>> START Provided records

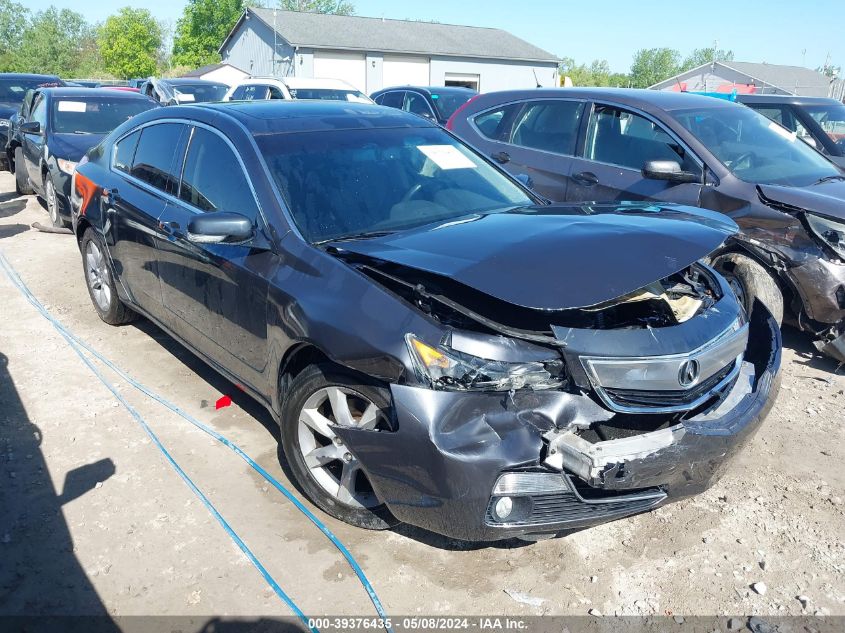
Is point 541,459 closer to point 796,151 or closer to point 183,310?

>> END Provided records
>> START Provided records

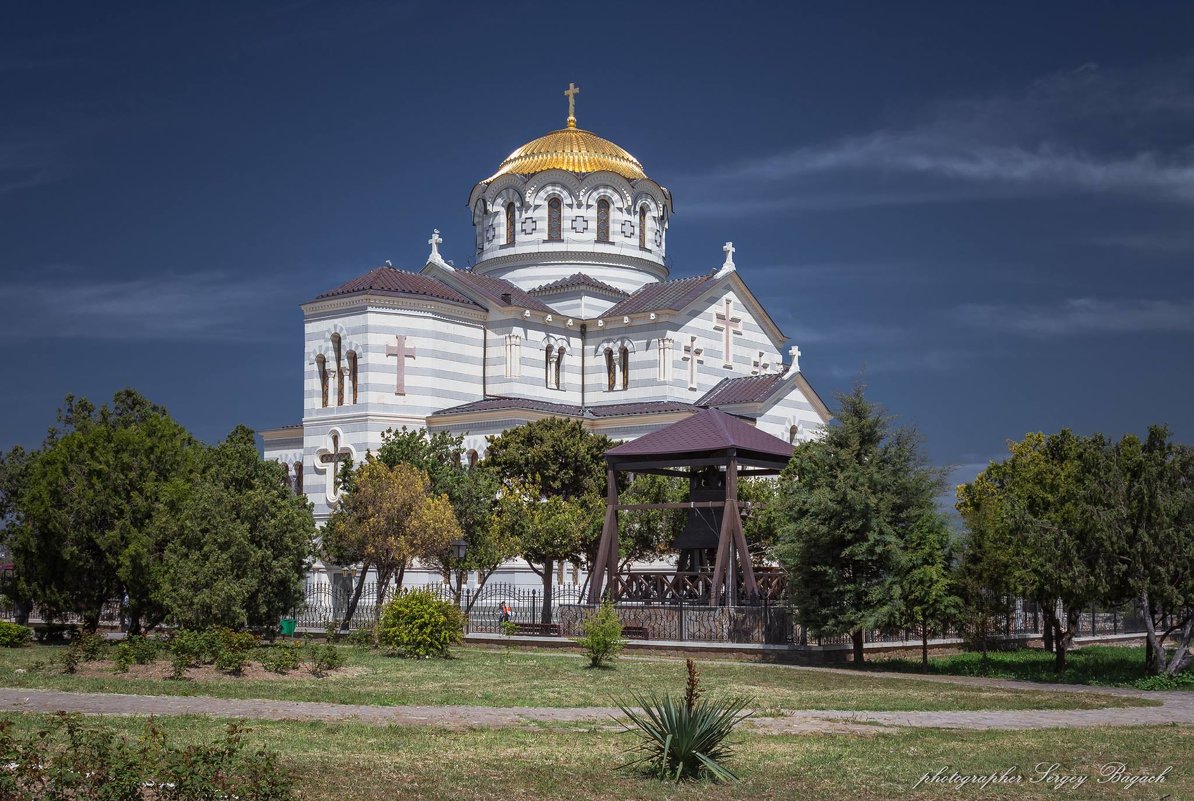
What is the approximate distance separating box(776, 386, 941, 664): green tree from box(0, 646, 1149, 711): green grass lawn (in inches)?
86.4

>> END Provided records
>> START Provided records

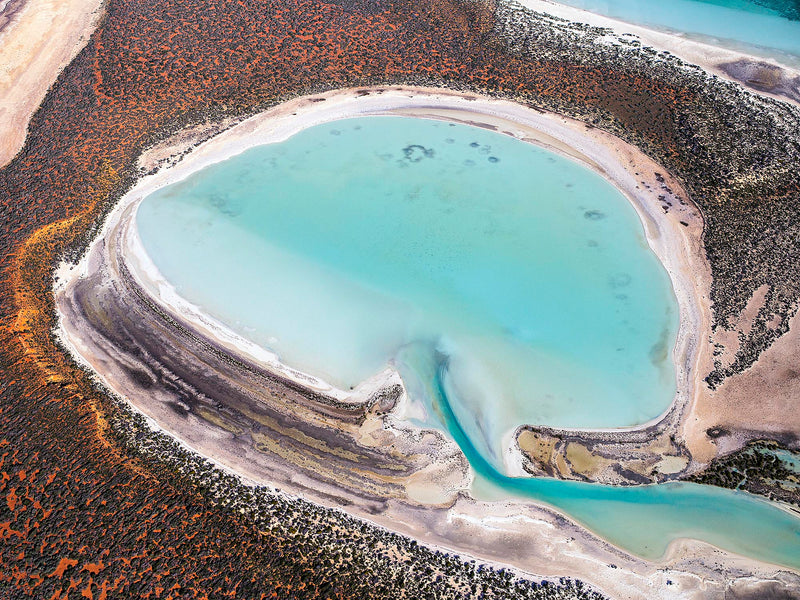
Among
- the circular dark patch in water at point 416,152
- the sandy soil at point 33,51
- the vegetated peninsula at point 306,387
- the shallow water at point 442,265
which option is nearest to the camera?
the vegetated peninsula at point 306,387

>> END Provided records

Set problem =
Count the lines in the records above that contain the string "peninsula", matching case exactly. Reply with only the number.

Answer for the task =
2